A richly illustrated deep dive into how electricity and circuits really work — from the physics of charge and fields to the messy truth of real-world component behavior — by acclaimed security researcher and electronics obsessive Michal Zalewski.
Real circuits don't behave the way you might have been taught. The hydraulic analogy breaks down at transistors. Ideal component models ignore the parasitics that bite you in every other practical circuit. Most introductory books don't talk about noise, signal reflections, and other issues you will need to troubleshoot in your own designs.
The Secret Life of Circuits is a richly illustrated, physics-first guide to what's actually happening, from electron behavior in atomic shells through analog design, digital logic, and PCB fabrication. Michal Zalewski, a self-taught polymath who spent 11 years leading Google's product security program, builds working mental models rather than collections of memorized rules. Hundreds of original hand-drawn diagrams, photographed bench experiments, and step-by-step mathematical derivations show the real behavior of real components. Rigorous enough for working engineers closing foundational gaps.

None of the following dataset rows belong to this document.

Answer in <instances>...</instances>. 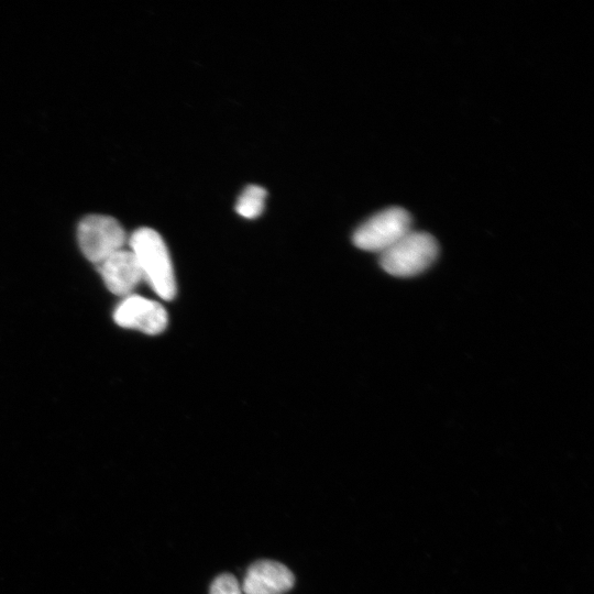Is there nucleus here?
Masks as SVG:
<instances>
[{
  "label": "nucleus",
  "instance_id": "nucleus-5",
  "mask_svg": "<svg viewBox=\"0 0 594 594\" xmlns=\"http://www.w3.org/2000/svg\"><path fill=\"white\" fill-rule=\"evenodd\" d=\"M113 319L120 327L157 334L165 330L168 318L157 301L131 294L117 306Z\"/></svg>",
  "mask_w": 594,
  "mask_h": 594
},
{
  "label": "nucleus",
  "instance_id": "nucleus-9",
  "mask_svg": "<svg viewBox=\"0 0 594 594\" xmlns=\"http://www.w3.org/2000/svg\"><path fill=\"white\" fill-rule=\"evenodd\" d=\"M210 594H241V588L232 574L224 573L215 579Z\"/></svg>",
  "mask_w": 594,
  "mask_h": 594
},
{
  "label": "nucleus",
  "instance_id": "nucleus-2",
  "mask_svg": "<svg viewBox=\"0 0 594 594\" xmlns=\"http://www.w3.org/2000/svg\"><path fill=\"white\" fill-rule=\"evenodd\" d=\"M439 254L437 240L427 232L409 231L380 254V264L396 277H411L425 272Z\"/></svg>",
  "mask_w": 594,
  "mask_h": 594
},
{
  "label": "nucleus",
  "instance_id": "nucleus-7",
  "mask_svg": "<svg viewBox=\"0 0 594 594\" xmlns=\"http://www.w3.org/2000/svg\"><path fill=\"white\" fill-rule=\"evenodd\" d=\"M295 578L284 564L261 560L252 564L243 581L245 594H284L294 585Z\"/></svg>",
  "mask_w": 594,
  "mask_h": 594
},
{
  "label": "nucleus",
  "instance_id": "nucleus-1",
  "mask_svg": "<svg viewBox=\"0 0 594 594\" xmlns=\"http://www.w3.org/2000/svg\"><path fill=\"white\" fill-rule=\"evenodd\" d=\"M130 248L139 263L142 279L164 300L176 294V279L167 246L151 228H140L130 238Z\"/></svg>",
  "mask_w": 594,
  "mask_h": 594
},
{
  "label": "nucleus",
  "instance_id": "nucleus-3",
  "mask_svg": "<svg viewBox=\"0 0 594 594\" xmlns=\"http://www.w3.org/2000/svg\"><path fill=\"white\" fill-rule=\"evenodd\" d=\"M411 231V217L400 207L386 208L356 228L352 240L361 250L383 253Z\"/></svg>",
  "mask_w": 594,
  "mask_h": 594
},
{
  "label": "nucleus",
  "instance_id": "nucleus-8",
  "mask_svg": "<svg viewBox=\"0 0 594 594\" xmlns=\"http://www.w3.org/2000/svg\"><path fill=\"white\" fill-rule=\"evenodd\" d=\"M266 190L256 185L248 186L239 196L235 204V211L246 218H257L265 205Z\"/></svg>",
  "mask_w": 594,
  "mask_h": 594
},
{
  "label": "nucleus",
  "instance_id": "nucleus-4",
  "mask_svg": "<svg viewBox=\"0 0 594 594\" xmlns=\"http://www.w3.org/2000/svg\"><path fill=\"white\" fill-rule=\"evenodd\" d=\"M77 238L82 254L96 264L122 250L125 232L112 217L89 215L78 224Z\"/></svg>",
  "mask_w": 594,
  "mask_h": 594
},
{
  "label": "nucleus",
  "instance_id": "nucleus-6",
  "mask_svg": "<svg viewBox=\"0 0 594 594\" xmlns=\"http://www.w3.org/2000/svg\"><path fill=\"white\" fill-rule=\"evenodd\" d=\"M98 271L107 288L118 296H129L142 280V274L133 252L119 250L98 264Z\"/></svg>",
  "mask_w": 594,
  "mask_h": 594
}]
</instances>
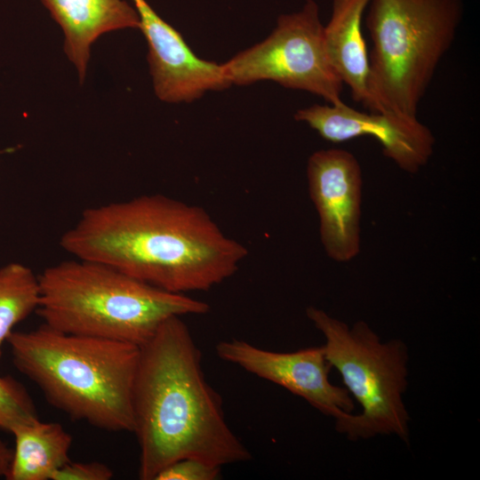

Readable enough for makers and self-taught hobbyists who are tired of following tutorials they don't fully understand.
It is also, simply, a beautiful book. Zalewski's illustrations are the work of someone who draws circuits the way other people take notes: obsessively, precisely, and with evident pleasure. Printed in full color, The Secret Life of Circuits belongs on a workbench and a coffee table in equal measure. It's the kind of book you hand to someone and watch them start reading on the spot.